The session titled AFTER CINEMA: Digital Screens was chaired by Aylish Wood. The panel was very well matched and my thanks go to Aylish Wood, Suzanne Buchan with “Theorizing Animation as the Manipulated Moving Image,” and Dale Hudson with “Mobile Screens, Global Networks, Digital Structures and Politicizing ‘Film’”.
The title of my own paper and the abstract are below.
UBIQUITOUS DIGITAL SCREENS: IMAGES ACROSS MEDIA FROM MOBILE PHONES TO GIANT SCREENS
The paper will address issues of image reproducibility in new media and the de-evaluation of content re-presented across multiple screens. Is the continuous process of image reproducibility in new media and the de-evaluation of content re-presented across multiple screens producing more than a ‘witness/documentary’ society? Is the ubiquity of the image the cause underpinning a process of homogenization and commodification of content increasingly devoid of meaning, as Jean Baudrillard describes it?
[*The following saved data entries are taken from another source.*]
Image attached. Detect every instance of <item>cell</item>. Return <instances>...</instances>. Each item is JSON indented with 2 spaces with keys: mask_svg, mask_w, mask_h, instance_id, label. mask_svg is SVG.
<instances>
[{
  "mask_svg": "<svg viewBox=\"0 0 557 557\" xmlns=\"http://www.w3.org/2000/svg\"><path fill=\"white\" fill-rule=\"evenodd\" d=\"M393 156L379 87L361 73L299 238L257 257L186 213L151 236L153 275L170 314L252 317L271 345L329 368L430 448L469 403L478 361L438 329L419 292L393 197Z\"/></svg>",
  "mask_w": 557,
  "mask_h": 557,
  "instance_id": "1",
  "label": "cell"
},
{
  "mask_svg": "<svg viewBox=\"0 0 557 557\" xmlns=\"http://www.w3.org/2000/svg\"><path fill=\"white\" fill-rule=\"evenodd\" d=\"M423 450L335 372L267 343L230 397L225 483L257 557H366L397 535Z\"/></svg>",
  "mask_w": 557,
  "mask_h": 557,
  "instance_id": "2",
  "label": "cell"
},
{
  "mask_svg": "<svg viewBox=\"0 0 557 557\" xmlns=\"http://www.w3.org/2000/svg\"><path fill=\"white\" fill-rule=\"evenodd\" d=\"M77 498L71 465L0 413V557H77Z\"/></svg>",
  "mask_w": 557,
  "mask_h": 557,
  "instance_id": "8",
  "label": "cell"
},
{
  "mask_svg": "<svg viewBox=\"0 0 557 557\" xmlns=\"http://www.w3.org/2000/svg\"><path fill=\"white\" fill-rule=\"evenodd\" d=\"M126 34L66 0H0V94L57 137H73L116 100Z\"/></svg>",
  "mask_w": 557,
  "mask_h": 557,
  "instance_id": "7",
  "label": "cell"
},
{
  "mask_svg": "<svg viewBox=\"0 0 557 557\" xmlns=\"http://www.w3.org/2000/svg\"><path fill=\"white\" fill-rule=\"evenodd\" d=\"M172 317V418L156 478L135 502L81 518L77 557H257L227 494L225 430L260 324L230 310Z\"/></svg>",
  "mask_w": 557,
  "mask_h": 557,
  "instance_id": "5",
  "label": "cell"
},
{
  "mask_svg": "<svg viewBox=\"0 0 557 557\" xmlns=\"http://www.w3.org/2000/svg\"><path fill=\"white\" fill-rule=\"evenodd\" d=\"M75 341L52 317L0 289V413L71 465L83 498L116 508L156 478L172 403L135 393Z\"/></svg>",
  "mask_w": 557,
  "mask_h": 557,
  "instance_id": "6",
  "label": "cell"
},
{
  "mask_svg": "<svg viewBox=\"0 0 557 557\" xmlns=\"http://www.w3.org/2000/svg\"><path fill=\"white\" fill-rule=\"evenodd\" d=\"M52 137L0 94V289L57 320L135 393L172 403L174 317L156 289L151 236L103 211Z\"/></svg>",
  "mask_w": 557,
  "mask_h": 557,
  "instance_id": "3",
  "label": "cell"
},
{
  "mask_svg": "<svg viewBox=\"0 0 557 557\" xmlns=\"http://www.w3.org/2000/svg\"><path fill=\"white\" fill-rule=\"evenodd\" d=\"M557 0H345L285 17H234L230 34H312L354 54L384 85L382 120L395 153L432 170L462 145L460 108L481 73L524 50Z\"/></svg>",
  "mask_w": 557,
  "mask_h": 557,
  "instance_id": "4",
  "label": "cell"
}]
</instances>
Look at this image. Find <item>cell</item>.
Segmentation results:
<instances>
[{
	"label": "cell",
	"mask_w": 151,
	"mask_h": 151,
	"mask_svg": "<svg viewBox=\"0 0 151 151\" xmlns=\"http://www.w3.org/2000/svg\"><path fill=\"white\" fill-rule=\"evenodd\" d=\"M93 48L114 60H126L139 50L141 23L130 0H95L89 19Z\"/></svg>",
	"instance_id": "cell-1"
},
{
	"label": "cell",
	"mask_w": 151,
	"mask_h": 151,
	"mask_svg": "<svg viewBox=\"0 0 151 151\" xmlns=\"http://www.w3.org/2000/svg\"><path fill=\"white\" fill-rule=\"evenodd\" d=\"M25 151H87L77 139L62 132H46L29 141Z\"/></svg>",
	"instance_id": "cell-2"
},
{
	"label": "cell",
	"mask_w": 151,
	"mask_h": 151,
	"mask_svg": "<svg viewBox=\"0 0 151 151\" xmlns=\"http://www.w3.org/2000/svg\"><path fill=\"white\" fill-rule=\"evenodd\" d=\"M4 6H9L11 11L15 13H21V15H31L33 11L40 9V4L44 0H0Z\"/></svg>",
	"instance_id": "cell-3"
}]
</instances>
Are multiple screens altering forms of behavioral interactions, creating a metastructure able to enforce social homogenized behavioral responses?
The desire to engage with multiple screens at any time and in any space does not necessarily reflect a deeper engagement either with content or with its mediated re-presentation across media. Remediation and transmediation, across multiple screens, provide the opportunity for a deeper participatory engagement although, as Paul Virilio states, these engagements can be characterized by instantaneity and ephemerality. Screens as multiple representations become nothing more than a tool to simulate an interactive experience that is void of meaning. The question raised by both Baudrillard and Virilio is if there is a value in contemporary images represented across multiple screens that provide the impression of an egalitarian democracy of participation.
The paper will conclude by analyzing the opportunities and challenges that multiple screens offer for behavioral interactions when representing images that reduce social interactions to simulated reproductions of void.